- _Given task_:
Return the lines of the data below, unchanged, starting with the line containing "In this scene, is" and continuing through the line containing "62.1 meters", with both of those lines included.

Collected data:
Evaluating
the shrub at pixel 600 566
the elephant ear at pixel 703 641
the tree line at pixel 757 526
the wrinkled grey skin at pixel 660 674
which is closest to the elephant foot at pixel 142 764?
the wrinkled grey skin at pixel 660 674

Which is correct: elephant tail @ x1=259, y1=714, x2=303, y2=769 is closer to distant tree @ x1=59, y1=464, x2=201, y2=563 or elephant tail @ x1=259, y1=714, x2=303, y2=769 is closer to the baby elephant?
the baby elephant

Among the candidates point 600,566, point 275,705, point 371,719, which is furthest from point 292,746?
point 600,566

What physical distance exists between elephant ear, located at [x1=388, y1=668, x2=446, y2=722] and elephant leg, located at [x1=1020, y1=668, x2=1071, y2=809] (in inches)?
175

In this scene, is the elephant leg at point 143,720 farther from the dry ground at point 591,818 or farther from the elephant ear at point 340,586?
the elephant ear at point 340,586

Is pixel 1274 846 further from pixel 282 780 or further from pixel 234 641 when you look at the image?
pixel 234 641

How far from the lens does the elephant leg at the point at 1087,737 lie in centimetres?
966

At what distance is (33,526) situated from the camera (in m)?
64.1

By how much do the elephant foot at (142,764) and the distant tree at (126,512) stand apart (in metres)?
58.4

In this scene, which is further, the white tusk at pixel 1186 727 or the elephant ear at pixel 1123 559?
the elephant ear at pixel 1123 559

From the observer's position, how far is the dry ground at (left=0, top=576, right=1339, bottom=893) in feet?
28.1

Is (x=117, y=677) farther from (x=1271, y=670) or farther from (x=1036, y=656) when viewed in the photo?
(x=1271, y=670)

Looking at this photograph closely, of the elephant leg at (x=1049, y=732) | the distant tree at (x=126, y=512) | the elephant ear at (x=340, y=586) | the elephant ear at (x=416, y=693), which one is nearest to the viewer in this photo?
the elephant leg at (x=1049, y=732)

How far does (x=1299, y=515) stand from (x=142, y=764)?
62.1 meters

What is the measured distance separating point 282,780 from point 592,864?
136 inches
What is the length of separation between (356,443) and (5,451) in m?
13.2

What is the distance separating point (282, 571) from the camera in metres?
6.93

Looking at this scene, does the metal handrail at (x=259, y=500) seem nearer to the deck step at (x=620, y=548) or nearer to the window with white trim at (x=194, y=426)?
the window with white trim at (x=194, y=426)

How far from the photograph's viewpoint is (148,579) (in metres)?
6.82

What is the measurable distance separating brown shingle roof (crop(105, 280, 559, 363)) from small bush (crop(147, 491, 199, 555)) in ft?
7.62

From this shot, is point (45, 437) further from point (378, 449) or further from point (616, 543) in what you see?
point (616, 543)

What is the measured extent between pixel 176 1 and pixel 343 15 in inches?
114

- _Problem solution_:
In this scene, is the elephant leg at point 143,720 farther from the dry ground at point 591,818 or farther from the elephant ear at point 340,586?
the elephant ear at point 340,586

Is pixel 1274 846 further from pixel 282 780 or further from pixel 234 641 when you look at the image?
pixel 234 641

How far from the lens does the elephant leg at the point at 1087,737 lie in centimetres?
966

At what distance is (33,526) situated from the camera (in m)?
64.1

By how much do the elephant foot at (142,764) and the distant tree at (126,512) stand apart (in metres)?
58.4

In this scene, which is further, the white tusk at pixel 1186 727 or the elephant ear at pixel 1123 559?
the elephant ear at pixel 1123 559

From the observer's position, how far is the dry ground at (left=0, top=576, right=1339, bottom=893) in feet?
28.1

Is (x=117, y=677) farther from (x=1271, y=670) or farther from (x=1036, y=656) when viewed in the photo?
(x=1271, y=670)

Looking at this photograph closely, of the elephant leg at (x=1049, y=732) | the distant tree at (x=126, y=512) | the elephant ear at (x=340, y=586) | the elephant ear at (x=416, y=693), which one is nearest to the viewer in this photo?
the elephant leg at (x=1049, y=732)

How far does (x=1299, y=515) stand from (x=142, y=764)?
62.1 meters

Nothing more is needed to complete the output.